At a 2015 Hunters Point Parks Conservancy meeting, for example, many basked in the new park’s amenities and design, but said the existing bathrooms at Phase I would not be sufficient to serve everyone. The EDC said at the time that they would work to address the issue with the Parks Department.

Since then, the agency has opened the two southernmost plots of land by the waterfront—parcels F and G—for developers to build, requiring them to provide a public restroom in order to be considered.

A map showing parcel F and G of the development.
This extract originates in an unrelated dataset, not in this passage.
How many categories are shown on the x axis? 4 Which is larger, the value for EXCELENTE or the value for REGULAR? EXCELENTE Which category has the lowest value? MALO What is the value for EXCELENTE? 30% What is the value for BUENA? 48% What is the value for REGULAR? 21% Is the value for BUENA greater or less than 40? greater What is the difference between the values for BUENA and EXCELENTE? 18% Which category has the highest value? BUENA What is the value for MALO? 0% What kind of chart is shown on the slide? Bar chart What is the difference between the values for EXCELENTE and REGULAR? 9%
Additional public restrooms will be built at parcel G, according to the EDC.

An EDC spokesperson said the selected developers, announced in November, will build a public restroom on Parcel G, which is adjacent to Phase II of the park.
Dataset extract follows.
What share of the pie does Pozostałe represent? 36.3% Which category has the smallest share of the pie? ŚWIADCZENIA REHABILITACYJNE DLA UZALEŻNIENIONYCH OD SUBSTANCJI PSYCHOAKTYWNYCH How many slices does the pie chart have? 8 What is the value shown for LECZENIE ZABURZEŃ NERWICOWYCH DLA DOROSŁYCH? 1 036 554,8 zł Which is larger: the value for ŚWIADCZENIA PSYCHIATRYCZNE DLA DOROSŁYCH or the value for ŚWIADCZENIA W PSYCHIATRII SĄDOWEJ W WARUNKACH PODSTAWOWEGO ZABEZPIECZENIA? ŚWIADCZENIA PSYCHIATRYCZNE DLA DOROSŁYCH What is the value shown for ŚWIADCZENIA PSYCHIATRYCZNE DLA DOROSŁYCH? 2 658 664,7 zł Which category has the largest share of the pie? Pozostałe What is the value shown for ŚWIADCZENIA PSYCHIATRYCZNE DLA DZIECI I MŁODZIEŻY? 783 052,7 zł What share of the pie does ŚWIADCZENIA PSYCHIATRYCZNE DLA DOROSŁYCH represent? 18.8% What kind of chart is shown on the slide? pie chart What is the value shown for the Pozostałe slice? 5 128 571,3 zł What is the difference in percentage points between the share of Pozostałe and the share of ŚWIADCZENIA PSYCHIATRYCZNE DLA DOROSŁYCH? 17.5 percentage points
But a timeline for the parcel’s development is still hazy. The Department of Housing Preservation and Development, the agency that dictates the parcel’s construction, said it’s too early in the predevelopment process to give a construction timeline.

Rob Basch, President of the Hunters Point Parks Conservancy, anticipates waiting two to three years for the restrooms at the parcel to open. “For the next couple of years it’s an issue,” he said.

Basch said conversations with the city on the issue have pointed to the difficulties in providing public restrooms not just at the park, but elsewhere in the city.

“Bathrooms are difficult for a lot of reasons—security, maintenance, costs,” Basch said. “There’s money and politics.”

Basch and his group have brought up the idea of portable toilets on Center Boulevard, but the same issues of funding and maintenance remain.

O’Leary also told the city that a lack of additional restrooms at the park will be an issue. “I think it’s going to be a problem this summer, and it’s just going to get worse as more people move into the neighborhood.”

He also suggests a temporary solution as park-goers wait for the restrooms at parcel G to come about.

Some park-goers told the LIC Post that restrooms aren’t an issue, given how close their homes are in case of an emergency, and the fact that public restrooms are hard to come by overall in the city.

Others residents, however say the lack of additional restrooms will especially impact women and children, who often bear the brunt of long lines and too few stalls.

Lynn Rabinovici Park, a Hunters Point resident for about four years, was shocked to learn that more restrooms wouldn’t be available once the second half of the park opens.

“There needs to be far more restrooms, definitely,” she told the LIC Post as she played with her children at the Oval. She added that the restrooms often lack toilet paper, and need more baby changing stalls. “That whole thing [the maintenance facility behind the bathrooms] should be restrooms.”

Hunters Point South Park on a busy day (via NYC Parks)

Kadie Black, a Hunters Point resident and board chair of the Gantry Parent Association, said the city leaving out additional restrooms for the new park’s opening is a lapse in judgement.

“I think the fact that they left out the bathroom is an oversight,” she said. “In the interim, there needs to be a short term solution available to everybody, but especially families, to assure that young children have a clean bathroom to use when they need to go.”

Black added: “If you’re going to build something, you want to build it right from the beginning. Why would you expand the park without ensuring basic amenities like a bathroom are in place?”